[DATASET Boundary: Start]
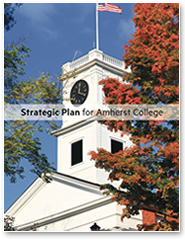 Strategic Plan for Amherst College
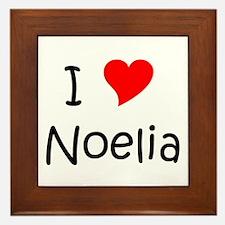 Noelia Framed Tile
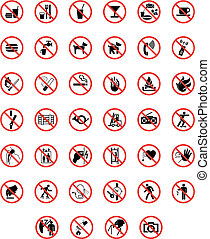Prohibiting signs - This image is a vector illustration and...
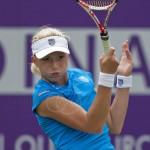 Michaella Krajicek Ordina Open 2009 169
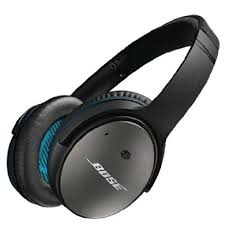 bose black friday sale amazon com bose quietcomfort 25 acoustic noise cancelling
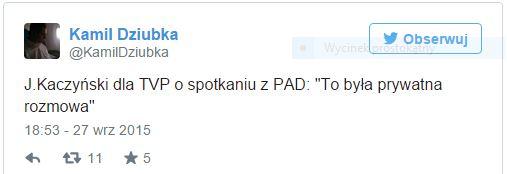 jkaczyńskidla
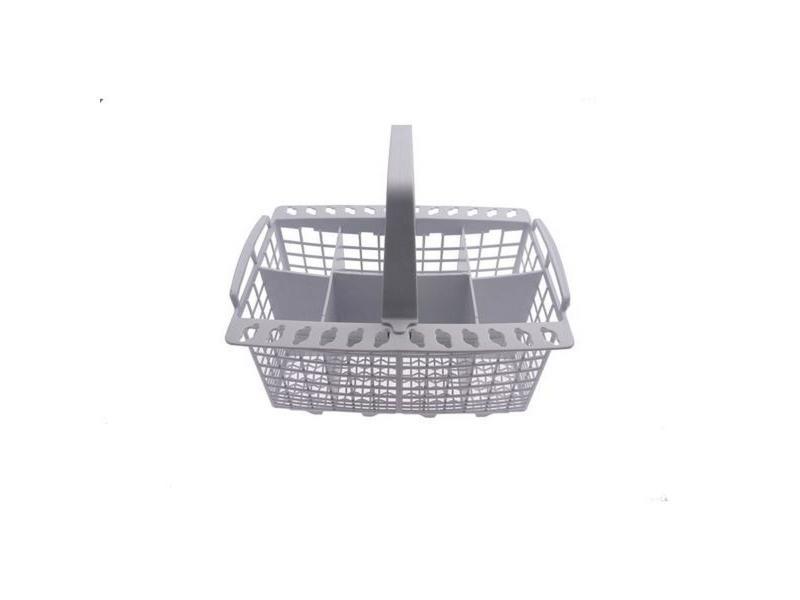 Panier à couverts lave-vaisselle indesit c00079023, c00097097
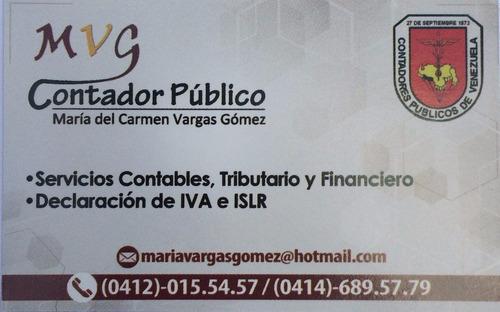 servicios contables y administrativos, rnc, informe saren.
[DATASET Boundary: End]
ACTIVITY
Omit the pictures. Output every record above word for word.

OUTPUT BELOW
 Strategic Plan for Amherst College
 Noelia Framed Tile
Prohibiting signs - This image is a vector illustration and...
 Michaella Krajicek Ordina Open 2009 169
 bose black friday sale amazon com bose quietcomfort 25 acoustic noise cancelling
 jkaczyńskidla
 Panier à couverts lave-vaisselle indesit c00079023, c00097097
 servicios contables y administrativos, rnc, informe saren.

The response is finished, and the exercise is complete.